Terraformacja Marsa jest hipotetyczną procedurą, która składałaby się z inżynierii planetarnej lub równoległych przedsięwzięć, mających na celu przekształcenie Marsa z planety wrogiej życiu w taką planetę, która mogłaby na stałe gościć ludzi i inne formy życia bez dodatkowej ochrony. Wydawnictwo Rebel dostarczyło nam dodatki do gry Terraformacja Marsa: Ekspedycja Ares. Sprawdźmy więc czy pomogą one nam osiągnąć cel jakim jest życie na Marsie.
Dodatkowa zawartość
Ekspedycja Ares to szybszy i w moim odczuciu ładniejszy odpowiednik uznanej klasyki gatunku, czyli gry Terraformacja Marsa. Obecnie nastała pora na polskie wydanie dodatków do tej dobrze przyjętej gry. Zapytacie, czy te dodatki są niezbędne lub potrzebne? Nie koniecznie są potrzebne, ale za to potrafią umilić obcowanie z tytułem.

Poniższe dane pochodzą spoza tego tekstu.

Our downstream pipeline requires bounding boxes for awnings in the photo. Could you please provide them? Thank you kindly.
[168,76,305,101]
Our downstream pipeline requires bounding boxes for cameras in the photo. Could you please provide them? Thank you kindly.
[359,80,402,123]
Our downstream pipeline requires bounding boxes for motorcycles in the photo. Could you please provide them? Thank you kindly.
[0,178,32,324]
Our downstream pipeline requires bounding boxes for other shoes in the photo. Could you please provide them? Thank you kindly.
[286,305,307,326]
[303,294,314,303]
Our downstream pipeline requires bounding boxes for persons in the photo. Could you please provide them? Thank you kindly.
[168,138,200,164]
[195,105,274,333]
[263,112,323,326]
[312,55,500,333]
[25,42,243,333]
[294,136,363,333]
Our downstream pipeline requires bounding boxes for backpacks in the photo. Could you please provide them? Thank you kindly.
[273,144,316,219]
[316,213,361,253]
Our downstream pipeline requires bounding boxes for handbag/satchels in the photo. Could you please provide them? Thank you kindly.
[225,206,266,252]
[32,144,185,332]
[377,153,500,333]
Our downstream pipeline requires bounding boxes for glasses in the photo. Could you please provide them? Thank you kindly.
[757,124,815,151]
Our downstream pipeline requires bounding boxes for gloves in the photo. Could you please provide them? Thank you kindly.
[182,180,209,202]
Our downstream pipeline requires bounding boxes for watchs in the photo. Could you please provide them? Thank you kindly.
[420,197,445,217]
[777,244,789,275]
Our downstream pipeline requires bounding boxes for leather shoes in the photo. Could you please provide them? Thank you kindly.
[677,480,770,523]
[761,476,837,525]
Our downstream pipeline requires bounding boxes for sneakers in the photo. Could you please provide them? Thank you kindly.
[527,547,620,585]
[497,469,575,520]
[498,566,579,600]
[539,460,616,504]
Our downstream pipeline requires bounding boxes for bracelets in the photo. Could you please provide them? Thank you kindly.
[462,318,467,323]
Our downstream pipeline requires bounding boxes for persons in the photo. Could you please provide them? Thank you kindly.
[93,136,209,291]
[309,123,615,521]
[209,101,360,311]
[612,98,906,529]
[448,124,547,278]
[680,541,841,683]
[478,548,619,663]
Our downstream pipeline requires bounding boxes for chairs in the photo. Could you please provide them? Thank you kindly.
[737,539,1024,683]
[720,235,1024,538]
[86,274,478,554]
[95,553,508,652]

Do sprzedaży trafiły łącznie trzy dodatki, są nimi Odkrycia, Infrastruktura oraz Kryzys. Każdy wnosi coś nowego do rozgrywki. Postaram się w tym jednym tekście przybliżyć Wam wymienione wcześniej dodatki, a mimo iż na Kickstarterze były one fundowane niemal rok po grze podstawowej, można odnieść wrażenie, że całość była gotowa razem i została podzielona. Stąd np. tak duże pudełko w podstawce. Mimo swoich rozmiarów po umieszczeniu wszystkiego wewnątrz ciężko później zamknąć wieczko pudełka.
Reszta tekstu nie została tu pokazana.